### Cosa fare
Continua l'articolo sugli studenti eccellenti partendo dopo l'ultima frase riportata.

Scuola, gli studenti “eccellenti” sono figli di non laureati e operai
Roma, 4 apr. (Adnkronos/Labitalia)
Una minoranza non trascurabile ha i genitori non diplomati. Diffusi i dati del “Primo Rapporto sugli studenti eccellenti” realizzato dall'istituto Carlo Cattaneo su commissione della Federazione nazionale dei Cavalieri del Lavoro. Obiettivo, quello di scoprire e valorizzare le capacità intellettuali, umane e operative dei giovani per migliorare competitività e innovazione
La maggioranza degli studenti italiani “eccellenti” non ha genitori laureati e una minoranza non trascurabile non ha neppure genitori diplomati: la maggioranza proviene dai ceti medi e operai. E' uno dei dati che emerge dal ''Primo Rapporto sugli studenti eccellenti'', iniziativa realizzata, all'interno di un programma più ampio, dall'Istituto Carlo Cattaneo di Bologna, su commissione della Federazione nazionale dei Cavalieri del Lavoro, che ha tra i suoi fini statutari proprio la formazione dei giovani.
Obiettivo dello studio e' "scoprire e valorizzare le capacità intellettuali, umane e operative per migliorare competitività e innovazione", spiega Benito Benedini, presidente della Federazione Nazionale dei Cavalieri del Lavoro. Dunque, un ''Osservatorio sui talenti'' con indagini e analisi sul profilo, i percorsi di studio e di carriera dei migliori studenti d'Italia.
''Il nostro scopo -spiega Benedini- è quello di conoscere meglio questa energia positiva del nostro Paese e mantenere contatti proficui con questi giovani nel corso dei loro studi universitari. Si tratta di realizzare -prosegue- un investimento sui talenti italiani, con la convinzione che l'attenzione alle risorse umane, alla cultura e alla conoscenza rappresenti la chiave decisiva e determinante per lo sviluppo economico e civile dell'Italia, soprattutto in tempi di difficoltà e di crisi come quelli attuali''.

### Materiale di partenza
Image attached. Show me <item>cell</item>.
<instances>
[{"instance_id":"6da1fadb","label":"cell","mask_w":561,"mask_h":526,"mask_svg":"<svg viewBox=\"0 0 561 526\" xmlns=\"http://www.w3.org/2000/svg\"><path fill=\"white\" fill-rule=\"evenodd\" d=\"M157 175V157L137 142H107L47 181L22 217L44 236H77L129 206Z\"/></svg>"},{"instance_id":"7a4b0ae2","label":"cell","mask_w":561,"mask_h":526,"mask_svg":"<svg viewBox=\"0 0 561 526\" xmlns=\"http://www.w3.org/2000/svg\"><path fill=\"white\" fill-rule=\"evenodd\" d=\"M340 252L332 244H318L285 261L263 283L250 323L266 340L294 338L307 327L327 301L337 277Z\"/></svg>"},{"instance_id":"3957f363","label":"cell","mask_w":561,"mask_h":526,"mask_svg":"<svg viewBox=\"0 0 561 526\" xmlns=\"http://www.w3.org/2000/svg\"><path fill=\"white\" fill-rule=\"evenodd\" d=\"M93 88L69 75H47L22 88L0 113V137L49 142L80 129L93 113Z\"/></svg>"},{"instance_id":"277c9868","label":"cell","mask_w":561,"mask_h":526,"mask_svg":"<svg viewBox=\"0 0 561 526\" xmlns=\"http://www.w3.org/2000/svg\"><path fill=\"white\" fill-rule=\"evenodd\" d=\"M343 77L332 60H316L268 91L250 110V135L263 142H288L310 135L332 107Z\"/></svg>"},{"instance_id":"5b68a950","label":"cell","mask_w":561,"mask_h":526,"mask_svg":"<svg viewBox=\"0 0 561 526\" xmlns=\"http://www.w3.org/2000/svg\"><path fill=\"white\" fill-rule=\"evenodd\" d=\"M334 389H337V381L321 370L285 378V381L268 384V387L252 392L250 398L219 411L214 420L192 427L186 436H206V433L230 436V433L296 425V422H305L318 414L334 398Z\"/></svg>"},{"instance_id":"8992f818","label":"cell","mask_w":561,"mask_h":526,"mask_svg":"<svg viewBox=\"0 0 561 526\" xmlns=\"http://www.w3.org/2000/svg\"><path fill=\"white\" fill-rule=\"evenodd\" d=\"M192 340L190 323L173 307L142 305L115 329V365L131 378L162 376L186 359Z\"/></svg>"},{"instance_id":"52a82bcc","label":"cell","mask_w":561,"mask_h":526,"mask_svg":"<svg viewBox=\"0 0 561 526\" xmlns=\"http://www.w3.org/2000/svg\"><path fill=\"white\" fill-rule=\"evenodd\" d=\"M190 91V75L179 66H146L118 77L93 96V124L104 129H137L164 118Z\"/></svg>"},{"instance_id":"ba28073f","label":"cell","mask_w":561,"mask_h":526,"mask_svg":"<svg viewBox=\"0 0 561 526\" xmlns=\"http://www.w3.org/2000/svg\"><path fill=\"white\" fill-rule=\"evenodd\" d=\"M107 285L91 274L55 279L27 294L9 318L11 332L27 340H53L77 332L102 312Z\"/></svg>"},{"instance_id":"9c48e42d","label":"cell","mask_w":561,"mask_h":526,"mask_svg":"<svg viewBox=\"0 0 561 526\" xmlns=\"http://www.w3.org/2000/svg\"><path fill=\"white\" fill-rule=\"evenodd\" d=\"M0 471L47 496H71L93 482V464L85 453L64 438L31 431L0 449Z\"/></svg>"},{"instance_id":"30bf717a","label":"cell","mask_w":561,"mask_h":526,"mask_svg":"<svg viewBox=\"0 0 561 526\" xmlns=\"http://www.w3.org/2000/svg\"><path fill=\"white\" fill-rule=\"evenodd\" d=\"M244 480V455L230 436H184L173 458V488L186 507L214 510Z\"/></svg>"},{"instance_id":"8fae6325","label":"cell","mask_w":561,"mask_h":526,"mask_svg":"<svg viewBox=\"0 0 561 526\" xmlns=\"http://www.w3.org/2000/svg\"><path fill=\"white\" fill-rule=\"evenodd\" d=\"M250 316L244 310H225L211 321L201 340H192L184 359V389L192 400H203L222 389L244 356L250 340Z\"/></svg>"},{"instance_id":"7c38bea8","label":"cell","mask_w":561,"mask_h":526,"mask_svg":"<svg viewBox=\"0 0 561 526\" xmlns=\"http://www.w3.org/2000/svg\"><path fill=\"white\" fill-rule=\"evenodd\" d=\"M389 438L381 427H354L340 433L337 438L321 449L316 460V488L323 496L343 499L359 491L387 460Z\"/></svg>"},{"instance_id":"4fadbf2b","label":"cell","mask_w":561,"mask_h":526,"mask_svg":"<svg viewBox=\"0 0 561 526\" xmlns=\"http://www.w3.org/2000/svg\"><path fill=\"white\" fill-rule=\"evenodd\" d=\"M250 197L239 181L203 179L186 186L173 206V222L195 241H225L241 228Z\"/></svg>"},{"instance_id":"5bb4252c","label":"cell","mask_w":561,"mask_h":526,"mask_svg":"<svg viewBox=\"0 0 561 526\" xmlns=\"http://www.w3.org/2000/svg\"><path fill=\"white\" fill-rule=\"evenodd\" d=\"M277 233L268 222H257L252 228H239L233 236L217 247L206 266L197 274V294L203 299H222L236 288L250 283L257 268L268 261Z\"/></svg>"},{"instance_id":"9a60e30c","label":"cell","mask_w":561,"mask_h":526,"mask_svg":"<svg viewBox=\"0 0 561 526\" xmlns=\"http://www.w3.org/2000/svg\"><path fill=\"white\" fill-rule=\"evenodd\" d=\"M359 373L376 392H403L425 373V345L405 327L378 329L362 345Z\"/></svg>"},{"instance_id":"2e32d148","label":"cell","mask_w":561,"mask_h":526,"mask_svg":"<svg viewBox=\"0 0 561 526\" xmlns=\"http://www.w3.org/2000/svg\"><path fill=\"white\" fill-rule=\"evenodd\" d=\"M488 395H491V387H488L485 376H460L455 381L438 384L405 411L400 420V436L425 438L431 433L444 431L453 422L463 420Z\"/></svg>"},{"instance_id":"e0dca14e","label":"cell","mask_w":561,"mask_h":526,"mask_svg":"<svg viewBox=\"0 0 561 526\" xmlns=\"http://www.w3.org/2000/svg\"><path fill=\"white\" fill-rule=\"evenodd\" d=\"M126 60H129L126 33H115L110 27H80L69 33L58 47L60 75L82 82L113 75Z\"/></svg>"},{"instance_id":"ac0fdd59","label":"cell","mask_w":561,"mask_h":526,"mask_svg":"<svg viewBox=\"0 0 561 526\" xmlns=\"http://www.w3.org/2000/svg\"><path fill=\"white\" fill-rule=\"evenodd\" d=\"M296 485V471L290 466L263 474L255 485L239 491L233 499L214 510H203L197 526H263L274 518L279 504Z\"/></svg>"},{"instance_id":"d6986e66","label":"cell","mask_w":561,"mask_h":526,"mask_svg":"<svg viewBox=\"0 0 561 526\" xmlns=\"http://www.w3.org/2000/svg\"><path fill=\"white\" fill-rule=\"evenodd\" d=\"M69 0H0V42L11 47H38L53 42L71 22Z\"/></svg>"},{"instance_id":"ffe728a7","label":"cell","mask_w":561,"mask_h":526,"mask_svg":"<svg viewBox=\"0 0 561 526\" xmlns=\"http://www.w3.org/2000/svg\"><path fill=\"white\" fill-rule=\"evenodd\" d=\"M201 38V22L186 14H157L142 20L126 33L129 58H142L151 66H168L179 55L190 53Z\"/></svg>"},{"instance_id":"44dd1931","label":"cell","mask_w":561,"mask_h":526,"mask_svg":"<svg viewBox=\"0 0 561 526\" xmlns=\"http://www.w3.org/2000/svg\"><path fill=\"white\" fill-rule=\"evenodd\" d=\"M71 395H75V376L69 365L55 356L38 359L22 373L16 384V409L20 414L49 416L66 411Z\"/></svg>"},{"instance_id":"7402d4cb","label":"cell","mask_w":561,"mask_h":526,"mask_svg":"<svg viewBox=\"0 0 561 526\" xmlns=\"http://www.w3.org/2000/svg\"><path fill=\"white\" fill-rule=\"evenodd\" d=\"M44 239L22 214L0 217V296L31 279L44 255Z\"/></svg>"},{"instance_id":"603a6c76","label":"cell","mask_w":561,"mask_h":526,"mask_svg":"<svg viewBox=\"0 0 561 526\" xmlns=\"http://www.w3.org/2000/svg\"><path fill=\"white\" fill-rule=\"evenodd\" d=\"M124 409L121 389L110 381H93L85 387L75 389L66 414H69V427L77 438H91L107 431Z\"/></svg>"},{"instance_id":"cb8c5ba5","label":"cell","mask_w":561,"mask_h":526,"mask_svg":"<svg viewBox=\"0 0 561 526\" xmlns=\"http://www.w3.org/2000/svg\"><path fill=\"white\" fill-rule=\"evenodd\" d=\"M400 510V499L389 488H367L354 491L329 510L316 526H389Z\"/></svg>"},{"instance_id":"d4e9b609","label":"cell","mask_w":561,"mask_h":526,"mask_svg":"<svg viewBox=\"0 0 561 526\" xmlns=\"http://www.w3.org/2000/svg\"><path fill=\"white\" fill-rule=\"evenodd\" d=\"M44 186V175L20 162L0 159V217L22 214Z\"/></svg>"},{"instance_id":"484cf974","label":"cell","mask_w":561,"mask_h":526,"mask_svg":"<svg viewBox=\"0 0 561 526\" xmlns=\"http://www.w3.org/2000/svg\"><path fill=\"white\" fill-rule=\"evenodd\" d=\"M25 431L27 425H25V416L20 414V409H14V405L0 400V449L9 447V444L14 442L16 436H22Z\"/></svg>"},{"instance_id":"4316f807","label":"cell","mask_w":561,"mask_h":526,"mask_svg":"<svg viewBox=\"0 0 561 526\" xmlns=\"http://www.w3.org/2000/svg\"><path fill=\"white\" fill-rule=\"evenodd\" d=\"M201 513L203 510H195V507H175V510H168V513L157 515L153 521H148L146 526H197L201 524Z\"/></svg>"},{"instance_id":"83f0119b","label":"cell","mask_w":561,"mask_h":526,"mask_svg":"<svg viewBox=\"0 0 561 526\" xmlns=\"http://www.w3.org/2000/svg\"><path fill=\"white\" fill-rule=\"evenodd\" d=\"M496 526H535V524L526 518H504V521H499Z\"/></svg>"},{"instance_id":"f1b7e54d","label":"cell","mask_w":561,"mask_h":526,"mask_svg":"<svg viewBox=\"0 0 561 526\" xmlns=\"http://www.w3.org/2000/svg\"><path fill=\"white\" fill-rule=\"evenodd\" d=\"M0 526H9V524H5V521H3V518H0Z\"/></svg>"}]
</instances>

### Risposta
La ricerca dei Cavalieri del Lavoro permette di capire meglio i giovani talenti, in un momento cruciale del loro sviluppo, alla fine del ciclo di istruzione superiore e all'inizio della fase successiva dei loro studi e della loro vita, e ne chiarisce le strategie di sviluppo e di crescita delle proprie risorse e del proprio capitale intellettuale.
La composizione di genere dei diplomati eccellenti, che vede la presenza di 4 maschi per ogni 6 femmine, e' relativamente equilibrata. Le risorse materiali e culturali messe a disposizione dalle famiglie contribuiscono ampiamente alla riuscita scolastica degli individui: non sorprende, quindi, che gli studenti particolarmente dotati appartengano ad una classe tendenzialmente alta, cosi' come viene rilevato mediante il livello di istruzione e la posizione occupazionale dei genitori. Tuttavia, i condizionamenti sociali sono meno determinanti di quanto ci si poteva attendere. E i migliori, vengono dai ceti medi e operai.
Ma non tutti i diplomati eccellenti scelgono di continuare gli studi all'Università: una”'dispersione scolastica” abbastanza elevata perché riguarda l'8% dell'intero gruppo e costituisce una mancata valorizzazione di un capitale umano particolarmente prezioso. Gli studenti eccellenti tendono più di altri a studi ingegneristico-architettonici, sanitari e scientifici, mentre sono poco attratti dagli studi in campo politico-sociale e giuridico.